Weekly Briefing

Israel: friends again

"I think he's willing to take risks for peace," said Barack Obama of his Israeli counterpart, Binyamin Netanyahu. The two leaders met the day after Israel confirmed that it would allow more consumer goods - although it remains unclear exactly what or how much - into the Gaza Strip.

Obama himself seemed rather risk-averse. The public friendliness of the meeting was in stark contrast to a meeting in March, when Obama refused to hold a press conference with Netanyahu and left him to eat dinner alone at the White House. But the conversation didn't touch on issues such as the continued Israeli construction projects in East Jerusalem, which had caused the frostiness between the countries in the first place.

China: economy slows

"Pretty horrific" is how Dariusz Kowalczyk, a China economist for Crédit Agricole in Hong Kong, describes the recent activity on the country's stock exchange. The Shanghai composite index has lost 32 per cent of its value since August, the lowest it has fallen since April 2009.

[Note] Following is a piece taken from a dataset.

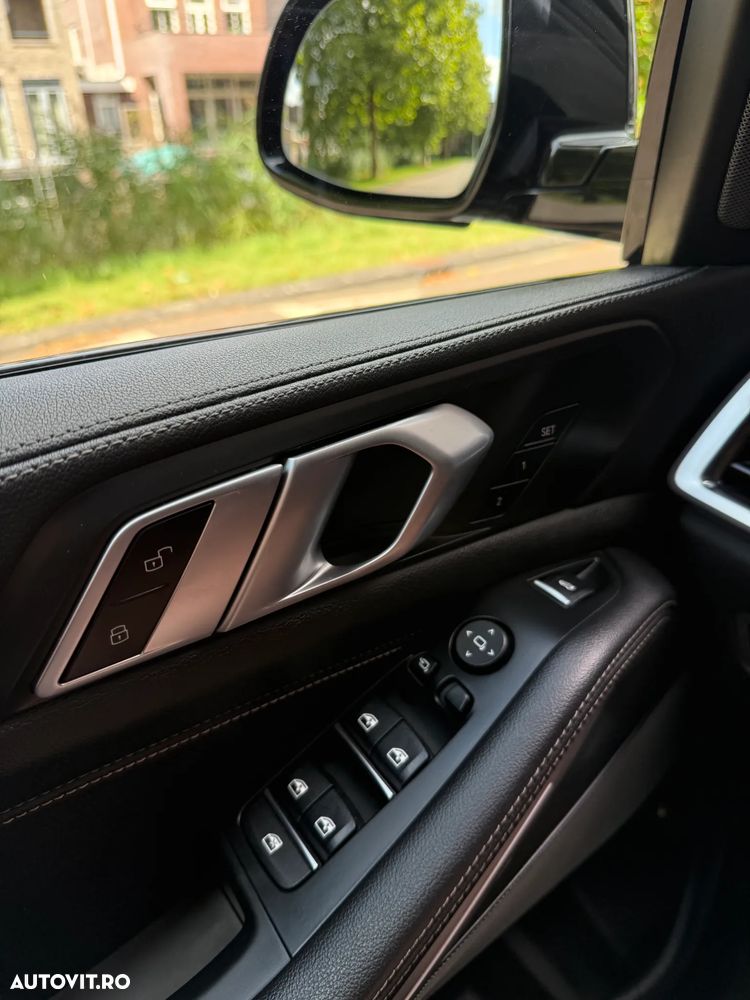 BMW X5 xDrive45e AT PHEV - 19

In fact, this is probably good news for China: the country's economy is still growing, but the frantic, unsustainable pace it had reached is expected to slow to a still-impressive 8 or 9 per cent by the end of the year. By that time, China's economy is likely to have surpassed Japan's to become the second largest in the world.

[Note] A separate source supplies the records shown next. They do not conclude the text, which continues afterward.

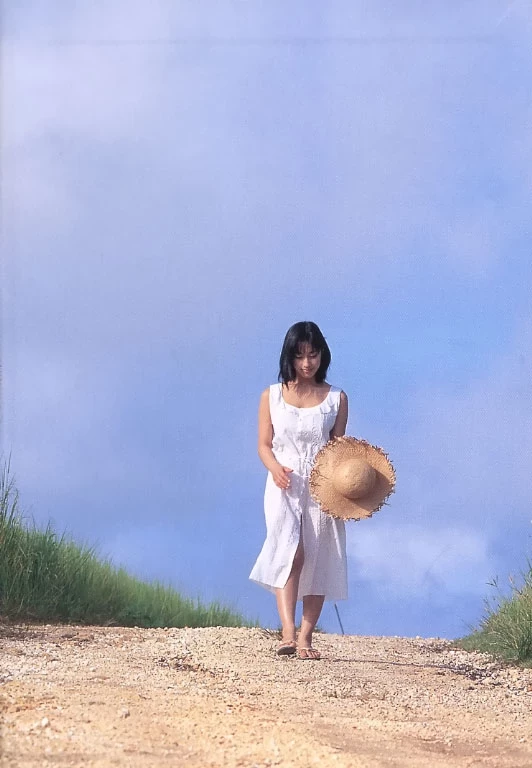 佐藤寛子[Photobook] - 情热 [732P]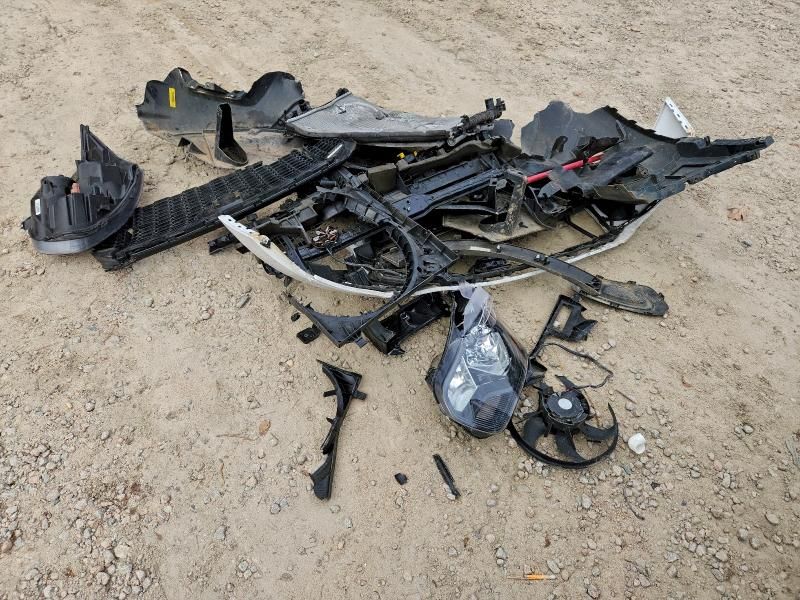 2023 Ford Transit 250 Delivery van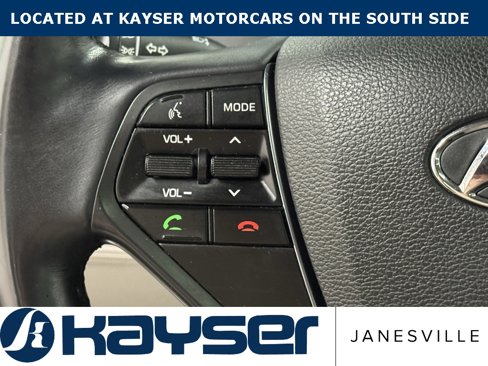 Used 2015 Hyundai Sonata Limited w/ Option Group 05 image 33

But while China's premier, Wen Jiabao, seems relaxed about the "expected direction" of his country's economy, there are fears that China's more leisurely pace may drag the world's other, less stable economies further down.

Somalia: extremists

In Somalia, independence day comes on the first, not the fourth, of July, and this year is the 50th since British and Italian colonists shipped out. But most of Somalia wasn't celebrating. Hizbul Islam, one of the Islamist groups that control almost all of the country, had warned that festivities would incur violence. Amid heavy fighting between insurgents and the transitional government, most people avoided the risk.

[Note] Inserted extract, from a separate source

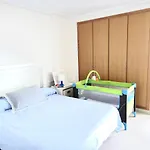 Apartament Patacona Power!! Walencja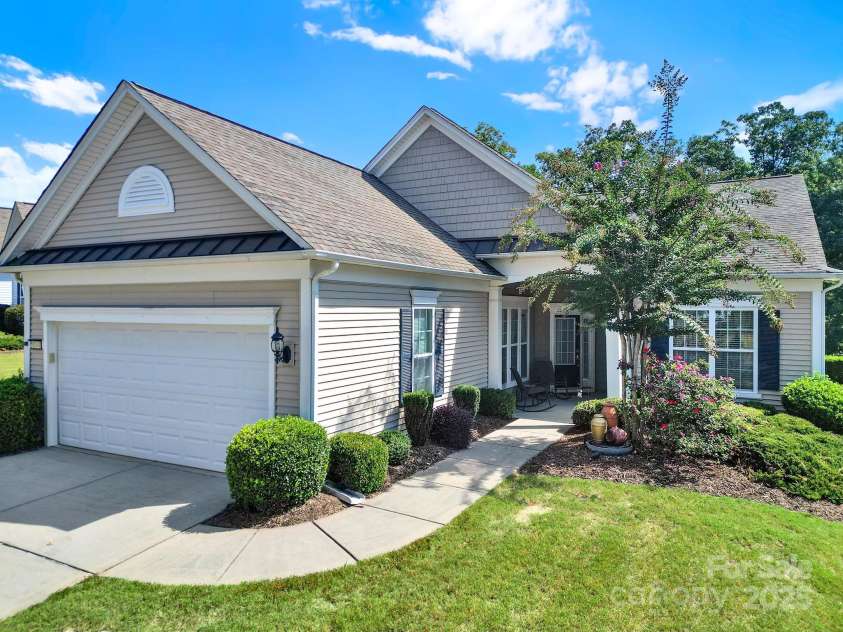 51041 Arrieta Court, Fort Mill, SC 29707.  MLS# CAR4239803, YatesRealty ID 3319.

On 5 July, President Sheikh Sharif Sheikh Ahmed appealed for military and financial aid for the country. He said that Somalia "is in the hands of al-Qaeda and extremist groups", and outlined his ultimate fear: that the country will soon implode altogether.

US: women's rights

After years of discussions, the UN finally has an agency focusing on women's rights. And just in time, too: the deadline for the organisation's Millennium Development Goals is in five years' time, and the progress on goals such as reducing maternal mortality is lagging.

UN Women will bring together the four existing agencies that work for women, with the aim of creating a more influential body to deal with policies and promoting and monitoring international agreements.The new agency is expected to get its first director in September, but she is unlikely to be European or North American - a figure that embodies western feminist values is not expected to get a particularly warm welcome in many countries. Instead, Chile's former president Michelle Bachelet is the current hot tip.

Belgium: dust to dust

"Some Belgians find the idea of being dissolved and partly flushed away disturbing," reports Der Spiegel. The Flemish Association of Undertakers is seeking permission to dispose of the deceased by using caustic potash solution to turn corpses into mineral ash and liquid. The ashes could be buried or scattered in the traditional way but the European Commission is also checking whether the liquid could be flushed into the sewage system.

The process, argues the association, is energy-efficient and, unlike cremation, produces no CO2 emissions. The public and the media have countered with the incisive argument that the whole idea is a bit creepy.